今日が最後だと思って毎日を過ごしている私が、白隠さんの83歳を目標にするというのは、矛盾があると思われるでしょう。確かに矛盾ですが、今日死んでもまったく悔いがないのも本心だし、80歳を過ぎたころから、白隠さんに並ぶのが楽しみで仕方なくなったのも、また私の本心なのです。
白隠さんに親近感を感じると言いましたが、その理由として、白隠さんが呼吸法の大先輩だということがあります。私は調和道丹田呼吸法を長くやっています。調和道協会の三代目の会長も務めました。この呼吸法は、白隠さんの呼吸法の流れからくるものです。貝原益軒や佐藤一斎も呼吸法について書き遺しています。しかし、その重みは白隠さんが一番ではないでしょうか。
白隠さんは、静岡県にある松蔭寺というお寺の住職でした。たくさんの若いお坊さんたちが、彼のもとで修業をしていました。禅宗の修行ですからものすごく厳しくて、倒れたり、精神を病んだり、死んでしまう人もいました。白隠さんのお墓のまわりには、たくさんの若いお坊さんたちの墓があります。修行で亡なった方々ではないでしょうか。
白隠さんも若いころには、厳しい修行のために病気になって苦しんだことがあります。そのときに、「内観の法」という呼吸法で病気を克服しました。その経験から、若い僧たちにも、内観の法の指導をしました。この呼吸法は、中国の道教系の気功を取り入れたものだと思われます。
白隠さんは、病気になって命を落とすかもしれない若者たちに、一生懸命に内観の法を教えました。将来性のある若い僧たちの人生がかかっているのですから、真剣そのものだったでしょう。ただの健康法というわけにはいかないのです。
だからこそ、白隠さんの呼吸法には鬼気迫るものがあるのです。内観の法は、逆式呼吸法と言って、息を吐いたときにお腹をせり出しますが、白隠さんは、どれだけこの呼吸法をやればそんなになるのかと思われるような立派なお腹をしていたようです。
もうひとつ、私が白隠さんに親しみを感じるのは、虚空について言及しているからです。虚空というのはこの宇宙全体を包み込む無限の時空を言います。内観の法を習った若い修行僧は呼吸法に勤しみます。それを見て、白隠さんは呼吸法を一生懸命にやって健康になったところで意味はないと言い放ちます。生きながらにして虚空と一体になることが大事なのだと言うのです。
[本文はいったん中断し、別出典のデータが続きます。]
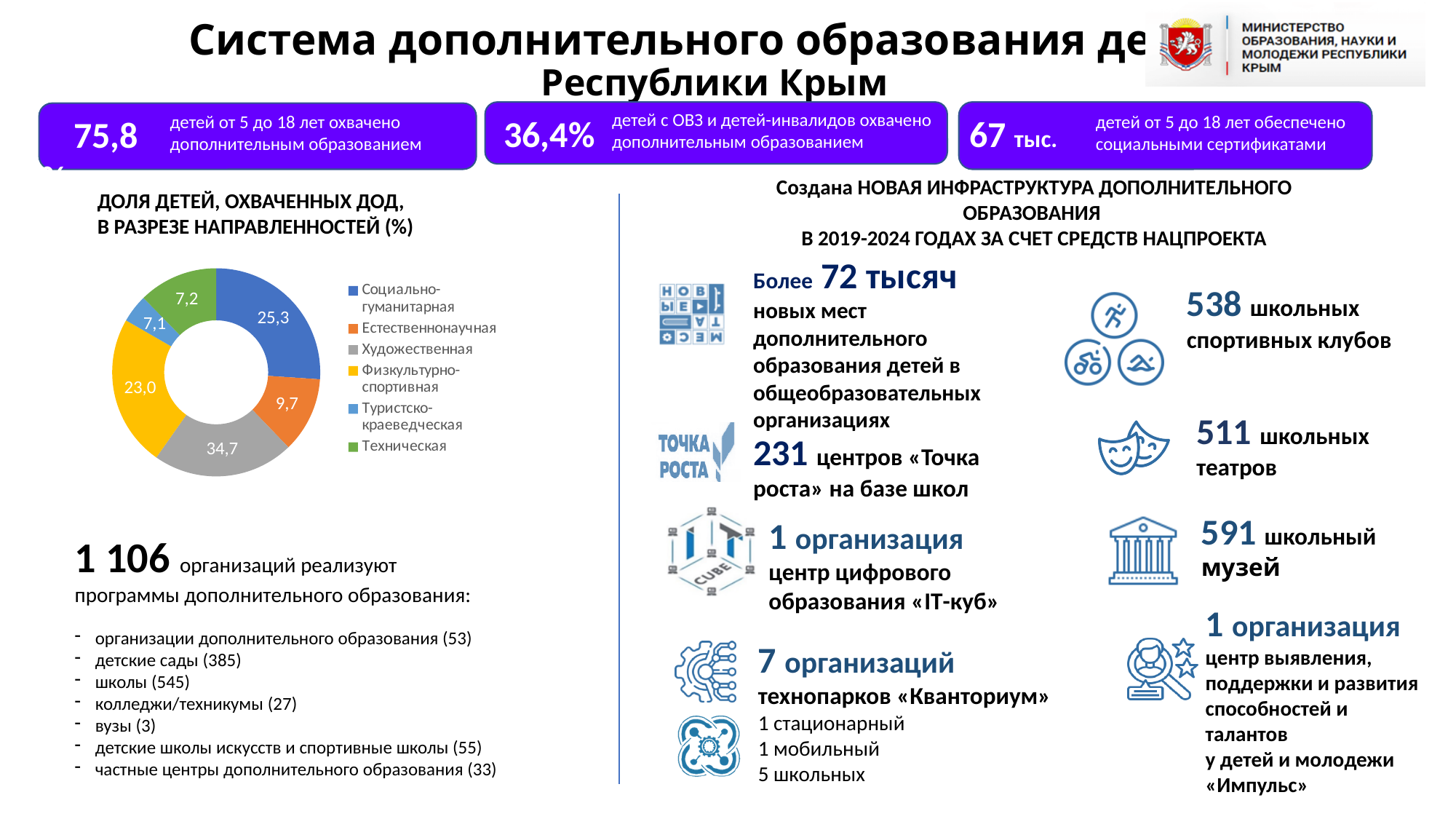
What is the value for Техническая in the doughnut chart? 7,2 What is the value for Естественнонаучная in the doughnut chart? 9,7 Which is larger in the doughnut chart: Физкультурно-спортивная or Естественнонаучная? Физкультурно-спортивная How many categories does the doughnut chart show? 6 What is the difference between the values for Художественная and Социально-гуманитарная? 9,4 What is the title of the doughnut chart? ДОЛЯ ДЕТЕЙ, ОХВАЧЕННЫХ ДОД, В РАЗРЕЗЕ НАПРАВЛЕННОСТЕЙ (%) What is the value for Художественная in the doughnut chart? 34,7 What is the value for Туристско-краеведческая in the doughnut chart? 7,1 What is the value for Социально-гуманитарная in the doughnut chart? 25,3 Which category has the largest share in the doughnut chart? Художественная What is the value for Физкультурно-спортивная in the doughnut chart? 23,0 What kind of chart is shown on the slide? Doughnut (pie) chart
修行というと、宙に浮いたり、水の上を走ったりする特殊能力を得ることを目的とする者もいたでしょうが、そんなことは枝葉末節(しようまっせつ)に過ぎないと、白隠さんは厳しく言います。虚空の話こそ、白隠さんの真骨頂です。その白隠さんが亡くなった年齢に私も届いたということは、とてもうれしいことです。日々、今日が最後と思いつつも、目標をもつこと。矛盾とも思えるような縦糸と横糸が、思わぬときめきを生み出してくれます。次は貝原益軒の84歳がちらちらと視野に入ってきました。